”If something uncharitable is said in your presence, either speak in favor of the absent, or withdraw, or, if possible, stop the conversation.” ~ St. John Vianney
Ever since I was in 7th grade I have had a hot button about bullying and prejudice. That year some of the girls in my class got caught passing a Slam Book around. We viewed it as a harmless way to make fun of people and be exclusionary. anyone who was asked to participate in the Slam Book procedure mistakenly considered it an honor. When our teacher intercepted the book, those of us who had participated got in a LOT of trouble. Her disappointment in us rang loud and clear. She pointed out how harmful such a “little harmless fun” is.
She poignantly tied her message to the Civil Rights efforts at the time, the women’s suffragette movement, the abolitionist movement, and many other movements. She pointed out over and over again that when you minimize, marginalize, or humiliate someone, it is bullying and evil. Then she had us spearhead efforts to be inclusionary in our class, school, and community. She assigned various group projects and put people from various cliques in with each other. No single small group had more than 1 member from a single clique. We soon discovered that there was so much in each person to love. She was alert for new signs of clique-ish behavior. She was SO wise.
She taught us a lesson for life. As a result, when people are being marginalized etc I tend to react and stick up for them. At least I do this for awhile.Sometimes it changes their attitude; sometimes it doesn’t, but they stop behaving that way around me. However, if it seems to me that there will either be no impact if I react and protest what they are saying, or that I will make them dig their heels in even more~then I separate from them. I feel at those points that my presence is condoning the behavior.
I guess the questions I ask myself are:
- if they are marginalizing people that I disagree with, can I still defend their right to dignity and respect? If not, am I only interested in defending my friends?
- if these people are saying these things about people that strike me as cruel or humiliating about people that I agree with, how can I defend calmly. Furthermore, I cannot help but wonder what they would say about me knowing or if they did know that I have the same beliefs or experience as the people they are marginalizing.
- if they are bullying, can I interject my opinion in a calm and non-bullying way? If not, I must separate myself from the discussion. I must not permit myself to protest bullying by engaging in bullying behavior.

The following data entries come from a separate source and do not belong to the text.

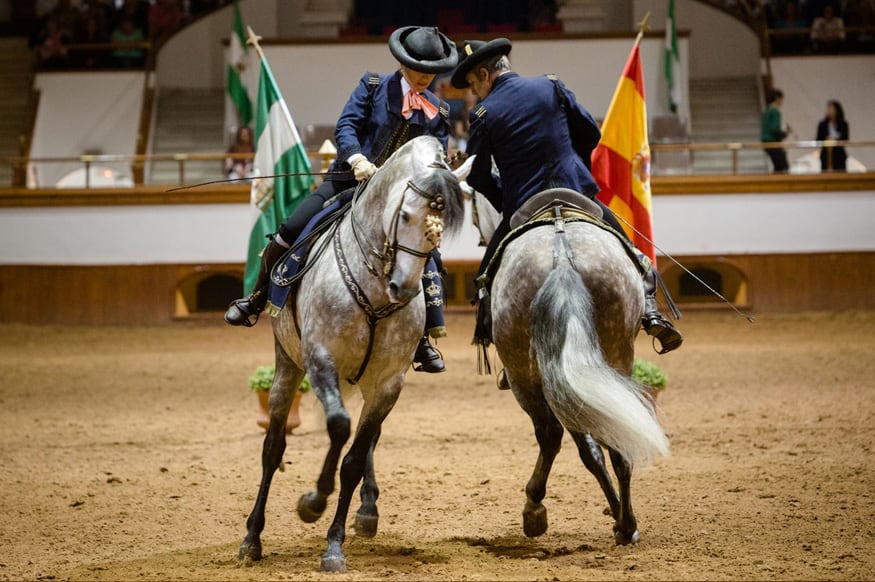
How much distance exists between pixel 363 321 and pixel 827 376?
319 inches

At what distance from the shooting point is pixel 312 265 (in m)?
5.48

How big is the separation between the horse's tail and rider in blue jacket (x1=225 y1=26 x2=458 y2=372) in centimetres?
80

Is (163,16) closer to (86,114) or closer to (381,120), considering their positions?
(86,114)

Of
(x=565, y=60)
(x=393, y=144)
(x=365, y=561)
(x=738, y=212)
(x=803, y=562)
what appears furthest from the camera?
(x=565, y=60)

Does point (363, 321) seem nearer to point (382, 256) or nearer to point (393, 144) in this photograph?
point (382, 256)

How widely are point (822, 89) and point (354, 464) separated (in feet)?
60.5

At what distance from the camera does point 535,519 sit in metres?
5.64

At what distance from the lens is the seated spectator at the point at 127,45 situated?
21895 mm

- have I participated in the discussion with these people in the past and still been unable to get them to either believe they are bullying and stop it OR at least get them to stop it in my presence? If that is the case, I must resist the urge to jump in the fray.
Why am I offering all of this advice? Frankly, I have no idea whatsoever. It was in my heart, and I felt like sharing it. Perhaps it is because I need to remind myself! God bless your day today.